Researchers, which included scientists at the Agricultural Research Service's (ARS) Center for Medical, Agricultural, and Veterinary Entomology (CMAVE) in Gainesville, Florida, retraced the history of the tropical fire ant using genetic markers. CMAVE entomologist Dewayne Shoemaker, along with colleagues at the University of Vermont and the University of Illinois, analyzed the genetic diversity in the genomes of tropical fire ants, which are natives of Central and South America. They also studied trading patterns of Spanish vessels that sailed to various lands in the 16th century.

Findings from the study, published in Molecular Ecology in 2015, showed that tropical fire ants were likely transported in dirt used to stabilize Spanish ships that sailed from Acapulco, Mexico, across the Pacific Ocean to the Philippines and to other parts of the world. Ants, as well as other invasive organisms, made their way onto land when the dirt from these ships was dumped at different ports to make room for cargo.

Today, the tropical fire ant has spread to nearly all tropical regions. Learning more about invasive organisms such as tropical fire ants is important in finding the best natural enemies to fight them, according to Shoemaker. Also, knowing how ants moved from place to place in the past can help develop methods to prevent future invasions.

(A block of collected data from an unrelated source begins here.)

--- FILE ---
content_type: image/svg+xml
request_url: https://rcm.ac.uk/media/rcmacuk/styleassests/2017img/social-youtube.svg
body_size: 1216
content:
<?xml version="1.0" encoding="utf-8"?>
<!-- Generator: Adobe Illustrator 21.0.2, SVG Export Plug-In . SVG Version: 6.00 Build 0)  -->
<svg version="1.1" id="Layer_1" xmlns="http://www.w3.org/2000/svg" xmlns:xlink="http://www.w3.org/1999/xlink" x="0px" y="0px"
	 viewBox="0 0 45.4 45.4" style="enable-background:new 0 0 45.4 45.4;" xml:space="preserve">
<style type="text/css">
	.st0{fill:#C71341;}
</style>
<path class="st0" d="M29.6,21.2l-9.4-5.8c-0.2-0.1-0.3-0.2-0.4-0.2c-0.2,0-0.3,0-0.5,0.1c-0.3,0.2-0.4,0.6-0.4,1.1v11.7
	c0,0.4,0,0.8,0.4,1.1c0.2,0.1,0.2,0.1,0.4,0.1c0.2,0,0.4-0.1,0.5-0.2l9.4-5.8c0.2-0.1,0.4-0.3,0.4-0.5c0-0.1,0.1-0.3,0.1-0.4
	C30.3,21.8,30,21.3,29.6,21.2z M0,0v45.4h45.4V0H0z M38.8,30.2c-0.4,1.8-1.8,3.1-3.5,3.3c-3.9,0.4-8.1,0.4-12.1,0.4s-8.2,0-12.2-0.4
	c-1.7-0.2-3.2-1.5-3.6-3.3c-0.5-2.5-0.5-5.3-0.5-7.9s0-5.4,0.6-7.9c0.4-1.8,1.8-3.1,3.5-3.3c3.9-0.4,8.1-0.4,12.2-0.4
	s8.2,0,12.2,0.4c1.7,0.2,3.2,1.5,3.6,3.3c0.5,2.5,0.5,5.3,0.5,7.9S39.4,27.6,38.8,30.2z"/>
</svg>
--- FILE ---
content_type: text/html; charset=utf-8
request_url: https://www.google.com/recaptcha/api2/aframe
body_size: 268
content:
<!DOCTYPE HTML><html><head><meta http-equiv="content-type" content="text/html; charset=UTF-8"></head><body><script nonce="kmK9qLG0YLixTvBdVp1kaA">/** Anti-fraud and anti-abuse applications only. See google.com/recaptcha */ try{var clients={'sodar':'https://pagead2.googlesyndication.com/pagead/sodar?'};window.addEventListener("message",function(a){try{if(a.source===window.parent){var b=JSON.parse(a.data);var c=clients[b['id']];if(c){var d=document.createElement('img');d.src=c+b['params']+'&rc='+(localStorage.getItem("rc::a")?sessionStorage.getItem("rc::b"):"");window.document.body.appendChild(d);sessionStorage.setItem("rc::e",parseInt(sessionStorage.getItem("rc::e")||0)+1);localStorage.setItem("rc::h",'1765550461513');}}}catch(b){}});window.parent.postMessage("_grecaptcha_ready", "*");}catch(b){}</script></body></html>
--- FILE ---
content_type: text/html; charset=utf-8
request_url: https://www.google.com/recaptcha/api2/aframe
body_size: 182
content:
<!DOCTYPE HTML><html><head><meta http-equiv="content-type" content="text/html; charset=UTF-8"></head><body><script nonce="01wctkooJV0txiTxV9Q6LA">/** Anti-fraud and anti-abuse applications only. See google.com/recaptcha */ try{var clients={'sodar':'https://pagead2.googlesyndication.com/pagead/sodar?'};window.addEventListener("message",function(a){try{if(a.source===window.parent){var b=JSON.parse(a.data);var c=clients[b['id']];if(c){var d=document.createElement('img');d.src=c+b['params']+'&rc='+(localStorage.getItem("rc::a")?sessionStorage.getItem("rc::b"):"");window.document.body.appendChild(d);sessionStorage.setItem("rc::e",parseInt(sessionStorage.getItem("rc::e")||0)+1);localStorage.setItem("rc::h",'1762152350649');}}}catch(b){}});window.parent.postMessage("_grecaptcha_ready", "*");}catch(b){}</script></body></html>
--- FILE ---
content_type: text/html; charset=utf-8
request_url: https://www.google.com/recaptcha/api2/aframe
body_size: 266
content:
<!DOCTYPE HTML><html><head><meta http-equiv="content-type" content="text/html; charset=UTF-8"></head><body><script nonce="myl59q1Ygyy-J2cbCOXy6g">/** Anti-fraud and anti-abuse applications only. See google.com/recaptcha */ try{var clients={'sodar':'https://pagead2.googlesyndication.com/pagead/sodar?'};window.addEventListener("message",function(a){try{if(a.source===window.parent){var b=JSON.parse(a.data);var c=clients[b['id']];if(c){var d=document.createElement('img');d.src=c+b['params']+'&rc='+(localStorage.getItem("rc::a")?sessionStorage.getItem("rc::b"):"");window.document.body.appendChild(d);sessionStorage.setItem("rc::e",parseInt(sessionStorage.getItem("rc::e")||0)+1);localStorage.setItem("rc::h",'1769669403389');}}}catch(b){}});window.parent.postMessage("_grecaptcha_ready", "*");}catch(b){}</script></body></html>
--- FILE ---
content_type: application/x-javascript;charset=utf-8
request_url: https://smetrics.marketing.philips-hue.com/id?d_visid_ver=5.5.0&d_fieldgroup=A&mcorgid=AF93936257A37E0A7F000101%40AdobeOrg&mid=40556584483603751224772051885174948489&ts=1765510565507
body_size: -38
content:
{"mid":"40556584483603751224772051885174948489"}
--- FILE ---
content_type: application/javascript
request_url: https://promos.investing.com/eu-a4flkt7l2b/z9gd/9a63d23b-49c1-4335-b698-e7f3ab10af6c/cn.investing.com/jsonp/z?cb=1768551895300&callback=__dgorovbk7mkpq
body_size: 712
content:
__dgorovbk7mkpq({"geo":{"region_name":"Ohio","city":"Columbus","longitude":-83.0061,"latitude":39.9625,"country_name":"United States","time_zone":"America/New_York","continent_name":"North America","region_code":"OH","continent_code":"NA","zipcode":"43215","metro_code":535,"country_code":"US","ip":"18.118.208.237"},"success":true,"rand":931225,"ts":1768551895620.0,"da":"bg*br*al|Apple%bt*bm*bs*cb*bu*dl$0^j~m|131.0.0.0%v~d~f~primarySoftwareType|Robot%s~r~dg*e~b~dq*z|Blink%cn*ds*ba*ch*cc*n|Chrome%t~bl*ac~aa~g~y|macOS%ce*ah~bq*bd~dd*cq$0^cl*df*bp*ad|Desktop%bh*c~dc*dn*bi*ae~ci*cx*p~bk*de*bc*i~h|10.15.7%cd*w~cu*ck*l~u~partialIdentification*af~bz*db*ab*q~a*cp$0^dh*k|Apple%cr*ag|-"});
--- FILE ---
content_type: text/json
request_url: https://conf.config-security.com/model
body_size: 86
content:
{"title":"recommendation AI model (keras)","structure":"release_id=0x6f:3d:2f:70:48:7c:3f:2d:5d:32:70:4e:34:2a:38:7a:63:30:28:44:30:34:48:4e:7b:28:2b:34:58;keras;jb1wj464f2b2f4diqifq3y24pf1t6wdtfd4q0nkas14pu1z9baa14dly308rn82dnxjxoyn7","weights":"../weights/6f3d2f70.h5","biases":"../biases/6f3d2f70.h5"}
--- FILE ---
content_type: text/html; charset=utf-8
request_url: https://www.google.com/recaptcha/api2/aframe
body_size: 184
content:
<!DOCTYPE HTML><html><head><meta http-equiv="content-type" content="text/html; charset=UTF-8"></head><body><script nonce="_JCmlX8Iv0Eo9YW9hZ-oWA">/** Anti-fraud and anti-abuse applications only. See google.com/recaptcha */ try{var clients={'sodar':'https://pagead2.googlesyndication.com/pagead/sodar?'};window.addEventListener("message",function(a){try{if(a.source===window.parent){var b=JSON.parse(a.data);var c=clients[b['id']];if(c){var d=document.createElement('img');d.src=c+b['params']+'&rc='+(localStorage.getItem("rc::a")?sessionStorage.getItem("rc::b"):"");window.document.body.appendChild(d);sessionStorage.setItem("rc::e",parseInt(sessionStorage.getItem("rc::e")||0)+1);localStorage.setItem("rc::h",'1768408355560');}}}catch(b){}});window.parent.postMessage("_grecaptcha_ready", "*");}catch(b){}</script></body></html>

In previous research, Shoemaker also reconstructed the invasion history of a different fire ant species, the red imported fire ant. The more researchers learn about invasive ant species, the closer they get to solving problems that infestations can cause, including billions of dollars spent in control, medical treatment and damage repair in urban, agricultural, wildlife, recreational and industrial areas.

ARS is USDA's principal intramural scientific research agency.